*** Opening Data ***
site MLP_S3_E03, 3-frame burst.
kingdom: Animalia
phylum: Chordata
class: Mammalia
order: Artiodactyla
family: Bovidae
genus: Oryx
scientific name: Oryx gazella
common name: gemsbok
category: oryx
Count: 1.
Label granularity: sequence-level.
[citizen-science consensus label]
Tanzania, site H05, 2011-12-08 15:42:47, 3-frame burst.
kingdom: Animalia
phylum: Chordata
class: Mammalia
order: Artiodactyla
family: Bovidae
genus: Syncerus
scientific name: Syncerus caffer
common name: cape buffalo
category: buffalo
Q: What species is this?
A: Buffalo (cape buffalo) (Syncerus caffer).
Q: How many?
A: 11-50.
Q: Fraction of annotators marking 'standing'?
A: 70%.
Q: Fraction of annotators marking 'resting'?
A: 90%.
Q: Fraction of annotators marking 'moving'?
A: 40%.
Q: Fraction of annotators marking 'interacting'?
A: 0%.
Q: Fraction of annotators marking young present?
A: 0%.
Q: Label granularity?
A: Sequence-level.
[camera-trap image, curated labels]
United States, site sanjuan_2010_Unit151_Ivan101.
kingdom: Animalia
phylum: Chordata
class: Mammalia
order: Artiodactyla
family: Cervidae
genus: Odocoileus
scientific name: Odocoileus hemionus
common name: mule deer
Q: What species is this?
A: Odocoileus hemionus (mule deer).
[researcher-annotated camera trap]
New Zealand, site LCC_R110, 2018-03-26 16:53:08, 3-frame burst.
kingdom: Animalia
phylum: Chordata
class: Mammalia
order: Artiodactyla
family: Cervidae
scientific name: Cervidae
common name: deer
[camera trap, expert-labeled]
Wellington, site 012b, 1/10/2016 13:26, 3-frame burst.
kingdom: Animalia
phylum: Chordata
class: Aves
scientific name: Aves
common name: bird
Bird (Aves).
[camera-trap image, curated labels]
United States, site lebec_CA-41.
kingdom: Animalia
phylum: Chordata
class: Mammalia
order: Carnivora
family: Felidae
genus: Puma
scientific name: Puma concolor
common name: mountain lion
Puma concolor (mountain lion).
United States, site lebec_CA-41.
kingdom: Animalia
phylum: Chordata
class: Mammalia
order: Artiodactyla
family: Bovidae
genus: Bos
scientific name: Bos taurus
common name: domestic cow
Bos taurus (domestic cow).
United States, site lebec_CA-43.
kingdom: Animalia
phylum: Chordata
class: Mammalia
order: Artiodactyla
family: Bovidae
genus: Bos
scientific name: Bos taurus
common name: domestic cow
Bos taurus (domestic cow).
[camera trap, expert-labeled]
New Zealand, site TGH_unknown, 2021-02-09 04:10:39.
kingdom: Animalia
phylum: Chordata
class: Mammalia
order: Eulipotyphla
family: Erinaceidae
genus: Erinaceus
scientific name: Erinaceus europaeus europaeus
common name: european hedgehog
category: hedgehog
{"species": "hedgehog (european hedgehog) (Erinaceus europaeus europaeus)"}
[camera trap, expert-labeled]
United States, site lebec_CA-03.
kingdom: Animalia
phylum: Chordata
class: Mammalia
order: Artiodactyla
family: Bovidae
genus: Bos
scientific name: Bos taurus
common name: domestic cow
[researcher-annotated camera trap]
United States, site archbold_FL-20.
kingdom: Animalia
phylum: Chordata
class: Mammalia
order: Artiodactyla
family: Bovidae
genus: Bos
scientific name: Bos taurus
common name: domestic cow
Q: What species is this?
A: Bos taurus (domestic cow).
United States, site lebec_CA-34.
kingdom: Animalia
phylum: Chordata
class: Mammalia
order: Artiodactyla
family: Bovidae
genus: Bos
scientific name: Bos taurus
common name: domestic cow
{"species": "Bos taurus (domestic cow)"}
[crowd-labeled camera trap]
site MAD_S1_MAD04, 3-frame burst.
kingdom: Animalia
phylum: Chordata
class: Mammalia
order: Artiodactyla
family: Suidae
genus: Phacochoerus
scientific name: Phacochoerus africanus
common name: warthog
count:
*** Closing Data ***
- What is being asked: Your answer should be a number only: the count of lines above in which the string "granularity" appears.

- Written answer: 2